CRAICNI (Cultivate Respect, Appreciate Inclusion in Communities in Northern Ireland) based in South Belfast joined community organisations and educationalists at Hillsborough Castle this weekend for a lively lesson in the role of the Cadet movement in Northern Ireland.
The setting was the splendid and historic Hillsborough Castle where guests were invited to witness the traditional 21 Gun Royal Salute which marked the birthday of His Royal Highness The Prince of Wales. As is customary, the Royal Salute was fired by officers and soldiers from 206 (Ulster) Battery, Royal Artillery, drawn from Army Reserve units at Coleraine and Newtownards and, as the ‘big guns’ rolled out at Hillsborough, almost identical ceremonies were taking place at London, Cardiff and Edinburgh.

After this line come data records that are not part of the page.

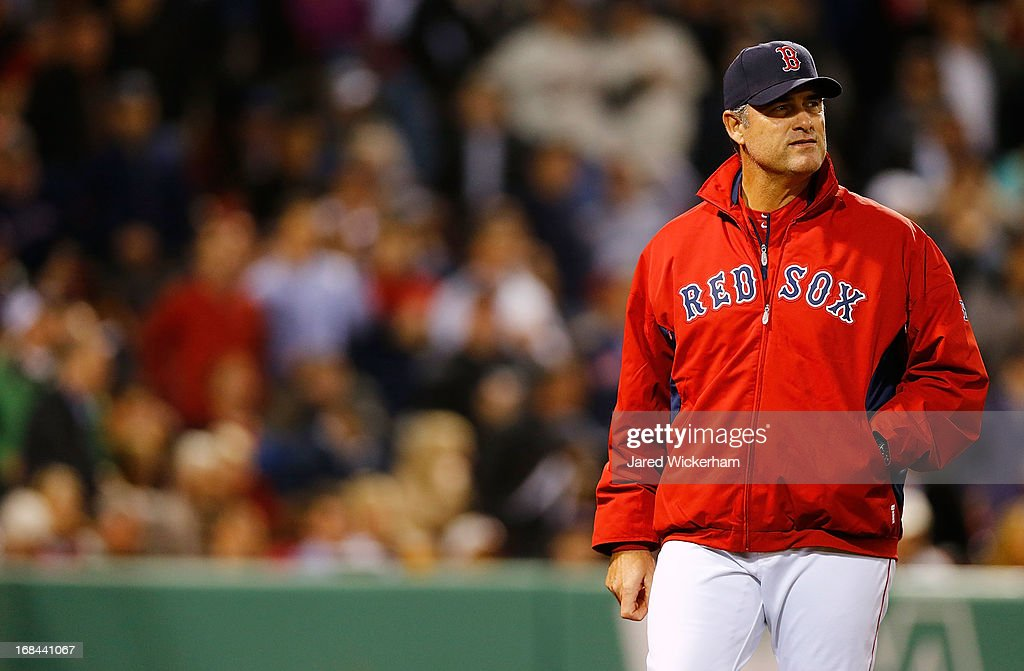 Manager John Farrell #53 of the Boston Red Sox walks back to the dugout after arguing a call at home plate against the Minnesota Twins during the game on May 9, 2013 at Fenway Park in Boston, Massachusetts.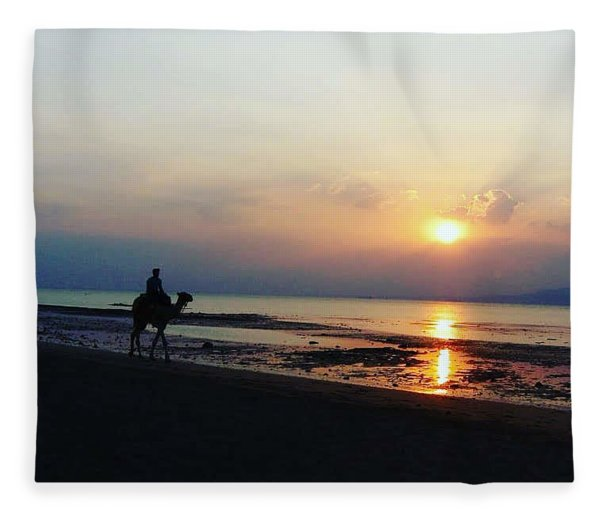 Camel Walking Along The Shoreline At Sunset In Egypt Fleece Blanket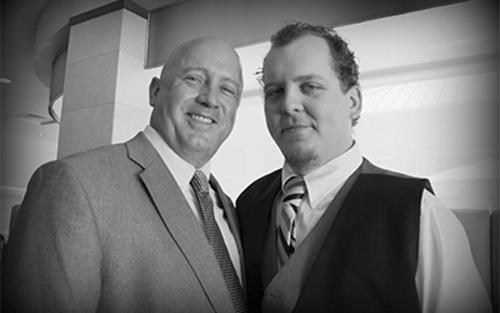 Father and Son Schneider Drivers David and Devon Price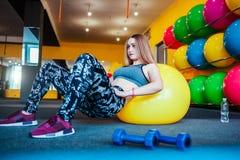 Πυροβοληθείς της νέας άσκησης γυναικών στη γυμναστική Μυϊκό θηλυκό που εκπαιδεύει χρησιμοποιώντας μια σφαίρα να κάνει κάθεται τη  Στοκ εικόνα με δικαίωμα ελεύθερης χρήσης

The ceremony showcased the high standards of military skills which are a trademark of the Army Reserves. On this occasion, the Cadet movement was also a focus of attention with teenage Cadets acting as hosts for the occasion and presenting information about the benefits and opportunities of Cadet life.
Cadet Company Sergeant Major Hannah Robinson said, “It was a bit daunting to take on a formal role, welcoming vip guests to Hillsborough Castle, but it was a good test of our claim that being a Cadet builds your personal confidence! Nervousness apart, we were pleased to have the opportunity to talk to so many people who influence young people’s lives and to thank those schools and community organisations which already give us such tremendous support and to tell others in the audience about the benefits that we all enjoy.
“Cadet membership is open to everyone and I think most people are well aware of the opportunities it provides for fitness, sport and outdoor adventure, but being a Cadet also helps you to earn valuable qualifications and achievements that will enhance your Personal Statement when you apply for university or improve your CV when you’re looking for a first job. I feel I’ve really benefited from my time in the Cadets, with loads of great experiences and, just as important, great friendships.”
Brian Sykes, Deputy Chief Executive of the Reserve Forces & Cadets Association, adds, “We are always pleased to place our young people centre stage and I think community leaders and educationalists enjoyed hearing about the Cadet Experience ‘from the horse’s mouth’. The Cadets certainly benefit from meeting new people and discussing issues of common interest and I think their confidence is considerably boosted when influential organisations such as CRAICNI demonstrate their openness and show how much they value the young people’s opinions. RFCA is looking forward to deepening its relationship with CRAICNI with the development of bespoke diversity training for the cadet organisations and our adult volunteers – an initiative which will support our inclusive ethos.”